I run into a variety of list members at conferences and such. Those of
you who have seen me in person in the last six months have probably heard
parts of my "why logging sucks" rant, and may have heard me threaten to
start a couple of list discussions related to those issues. I've been
threatening to start consensus building (i.e. stating my claims on the
list and watching those of you with strong opinions correct me) on the
following issues:
1) What sort of state changes "should" applications and operating systems
log in the first place? --> A standard for programmers
2) Given a particular operating system and/or system purpose (such as a
UNIX mail server, or a Windows Domain Controller, or whatever), what are
the (pick your favorite integer) 15 most frequently logged messages in
the elusive "typical" environment? What do they mean? Do we have sample
data?
3) Given a particular operating system and/or system purpose, what are
(pick your favorite integer) 15 messages that pretty much always mean bad
news: that the system has been compromised, that a catastrophic failure
has happened, however we choose to define "bad news" for that "typical"
environment? What >>is<< "bad news"? Do we have sample data?
4) If you're a new system administrator and you're just starting to
integrate machines into a central logging infrastructure, where should you
start?
5) What sort of situations do >>not<< create log data for default
configurations of a particular operating system or application?
We spend a lot of energy worrying about what syslog server application to
use, how to transport the data, how to archive it, but there are a lot of
issues bigger even than getting the logs out of the damn originating
applications and servers. If we can reach any sort of consensus on
these issues then we can actually build >>useful<< templates for swatch,
logsurfer, and the other log parsing tools out there. And we can work on
tools that can find deviations from baseline numbers if we can come up
with a guess for what set of messages define the baseline.
It's hard to tell people to look for "weird things" in their log files
when we've got absolutely no resources -- other than the logs themselves
-- to provide that help describe what normal things look like. Maybe it's
because I live in California now, but the idea of a "quest for normal"
really appeals to me ;-)
I suppose it's possible that a couple of the commercial log management
systems -- NetForensics or Intellitactics -- may already have the answers
to these questions, but I bet they don't have the visibility into the
large number and types of networks that we have here.

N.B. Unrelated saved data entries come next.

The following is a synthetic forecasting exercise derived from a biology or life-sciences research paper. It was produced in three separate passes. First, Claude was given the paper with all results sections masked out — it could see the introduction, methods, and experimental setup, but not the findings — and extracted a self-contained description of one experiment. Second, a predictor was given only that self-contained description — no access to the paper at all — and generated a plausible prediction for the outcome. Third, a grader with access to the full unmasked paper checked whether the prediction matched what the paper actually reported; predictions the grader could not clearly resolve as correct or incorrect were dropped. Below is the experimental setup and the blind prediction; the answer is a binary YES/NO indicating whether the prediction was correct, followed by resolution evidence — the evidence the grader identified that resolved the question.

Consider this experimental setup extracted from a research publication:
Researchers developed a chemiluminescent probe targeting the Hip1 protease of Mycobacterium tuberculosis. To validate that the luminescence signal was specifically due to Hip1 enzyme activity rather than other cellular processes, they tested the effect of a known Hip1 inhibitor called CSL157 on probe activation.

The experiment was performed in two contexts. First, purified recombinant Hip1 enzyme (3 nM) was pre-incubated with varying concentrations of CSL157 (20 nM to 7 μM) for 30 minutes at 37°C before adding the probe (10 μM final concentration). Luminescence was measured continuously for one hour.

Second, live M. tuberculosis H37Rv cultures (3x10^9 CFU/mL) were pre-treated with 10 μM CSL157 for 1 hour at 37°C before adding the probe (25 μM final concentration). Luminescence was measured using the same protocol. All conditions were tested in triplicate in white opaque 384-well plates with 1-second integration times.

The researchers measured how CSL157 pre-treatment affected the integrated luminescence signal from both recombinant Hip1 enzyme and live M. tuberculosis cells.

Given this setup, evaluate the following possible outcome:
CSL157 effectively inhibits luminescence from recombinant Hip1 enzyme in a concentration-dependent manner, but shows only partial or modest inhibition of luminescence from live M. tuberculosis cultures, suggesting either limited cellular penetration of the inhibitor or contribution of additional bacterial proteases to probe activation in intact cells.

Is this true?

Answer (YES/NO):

Over the next couple of days, now that I've finally admitted to working on
this in public, I will be documenting my first pass at answers to these
questions, based on my own research and on the data in Counterpane's
customer base (suitably sanitized, of course). Please rev up your engines
for the discussion...and I'll warn the Log Analysis Webmistress about the
sort of chaos we're likely to be creating.
cheers -- tbird
"Wine is strong, the King is stronger, women are strongest, but TRUTH
conquers all."
----- Inscription in the Rosslyn Chapel (near Edinburgh, Scotland)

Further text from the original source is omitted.